Romo — which targets the sclerostin protein — followed by Amgen’s Prolia (denosumab) clearly vaulted the bar in Phase III for reducing vertebral fractures, with a hefty 75% risk reduction compared to a placebo plus denosumab. Investigators also were able to show a better safety profile in its presentation at the annual confab of the American Society for Bone Mineral Research. And there was an increase in bone mineral density among the drug arm in the study.

But the drug also missed a key secondary endpoint in the pivotal program. The drug did not significantly improve patients’ risk of non-vertebral fractures, leaving Radius Health $RDUS with a possible distinct advantage on that score after winning approval in late April. Then in May, Amgen presaged the rejection with a note spelling out a disturbing cardio risk imbalance between romo and Fosamax; 2.5% for romo and 1.9% for Fosamax.

Regulators made it clear they wanted to evaluate the full set of data in sizing up an approval, derailing an expected summer OK.

The board at Waltham, MA-based Radius offered Ward a slap on the back and congratulations for organizing the IPO and Tymlos approval. Chairman Kurt Graves also made it clear that the company wanted to go with an experienced hand at jump-starting new drug brands, giving Høiland a cheer for his work in that field at Novo.

While both Amgen and Radius have angled for an approval, commercial success is a completely different issue. As The New York Times reported recently, patients are generally started on bisphosphonates like Fosamax, which are old and cheap.

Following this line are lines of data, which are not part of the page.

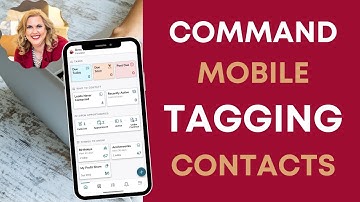 Keller Williams | Command Mobile | Tagging Contacts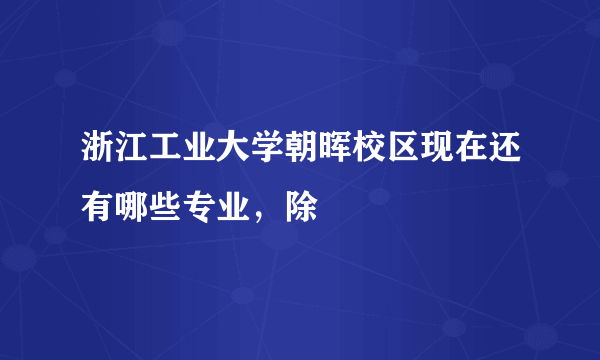 浙江工业大学朝晖校区现在还有哪些专业，除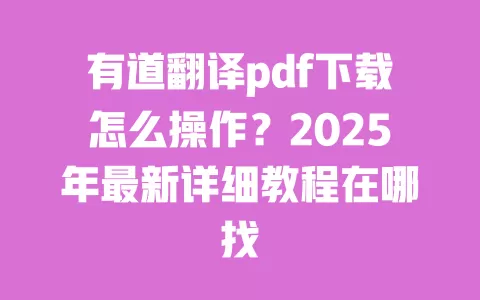 有道翻译pdf下载怎么操作?2025年最新详细教程在哪找 一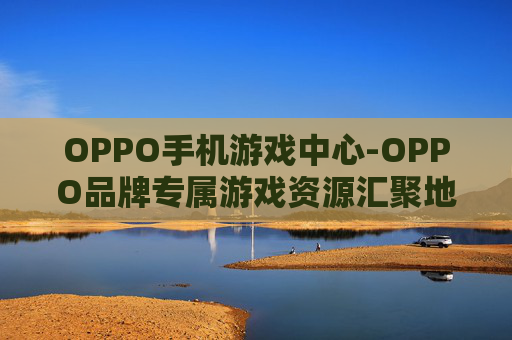 OPPO手机游戏中心-OPPO品牌专属游戏资源汇聚地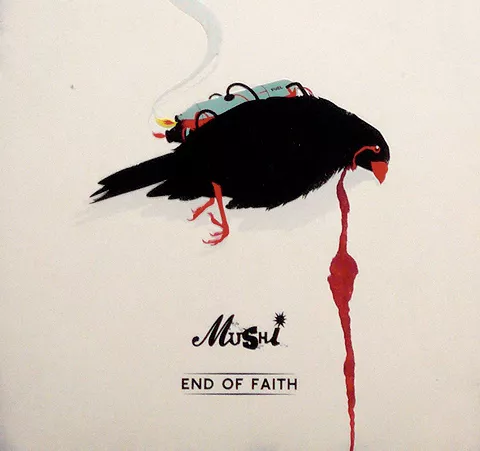 End Of Faith - Mushi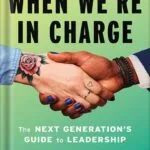 خرید و دانلود نسخه کامل کتاب When We’re in Charge: The Next Generation’s Guide to Leadership by Amanda Litman PDF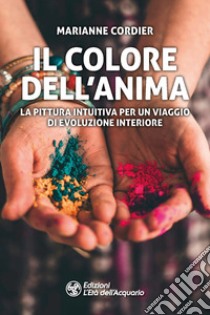 Il colore dell'anima. La pittura intuitiva per un viaggio di evoluzione interiore libro di Cordier Marianne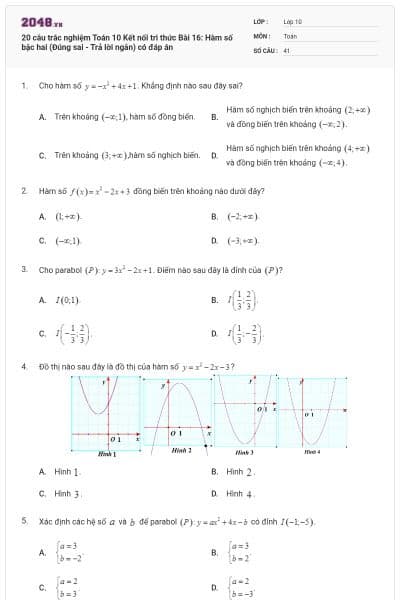 20 câu trắc nghiệm Toán 10 Kết nối tri thức Bài 16: Hàm số bậc hai (Đúng sai - Trả lời ngắn) có đáp án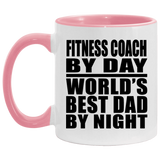 Fitness Coach By Day World's Best Dad By Night - 11oz Accent Mug Pink
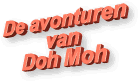  De avonturen van Doh Moh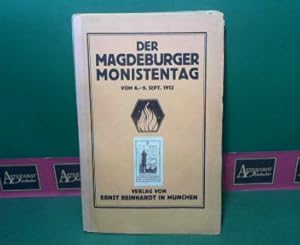 Imagen del vendedor de Der Magdeburger Monistentag - 6.Hauptversammlung des Deutschen Monistenbundes vom 6.-9. September 1912. a la venta por Antiquariat Deinbacher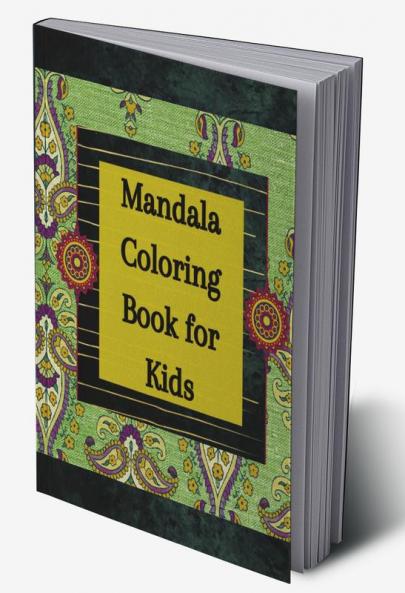 Mandala Coloring Book for Kids : Coloring Book for Kids with Relaxing and Easy Mandalas for Boys Girls and Beginners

But they’re also limited, unable to build bone the way Forteo and the two new drugs are designed to do.

Lilly, meanwhile, has been rapidly jacking up the price of Forteo ahead of its loss of patent protection. The Times reports the wholesale price has soared to $3,100 a month, more than three times its price in 2010. Lilly has been increasing the price twice a year, for six years.

Sean Harper

Amgen has had its ups and downs over the past year. Parsabiv was approved earlier this year, but isn’t expected to become a blockbuster. A Phase III CGRP migraine drug – now partnered with Novartis – has done well, but so have other rival therapies that have been crowding in. It’s had more success in the courts, but still faces an ongoing legal brawl with Regeneron and Sanofi over the PCSK9 market, while neither group has been able to gain much traction with payers. Going back to the drawing board on romo won’t help, but can’t be avoided as the drug faces an uncertain future.

“During our interactions with the FDA, we agreed that the ARCH data should be considered in the regulatory review prior to the initial marketing authorization and, as a result, anticipated this request. We look forward to working through the review process with the Agency,” said Sean Harper, executive vice president of R&D at Amgen. “We remain committed to helping patients with osteoporosis and will use the additional time to better understand the benefit:risk profile of Evenity.”